> _Dataset extract_:
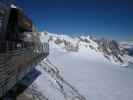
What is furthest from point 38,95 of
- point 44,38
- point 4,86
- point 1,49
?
point 44,38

> _What is needed_: Reproduce the lines above without any changes, leaving out the pictures.

> _Result of the task_:
What is furthest from point 38,95 of
- point 44,38
- point 4,86
- point 1,49
?
point 44,38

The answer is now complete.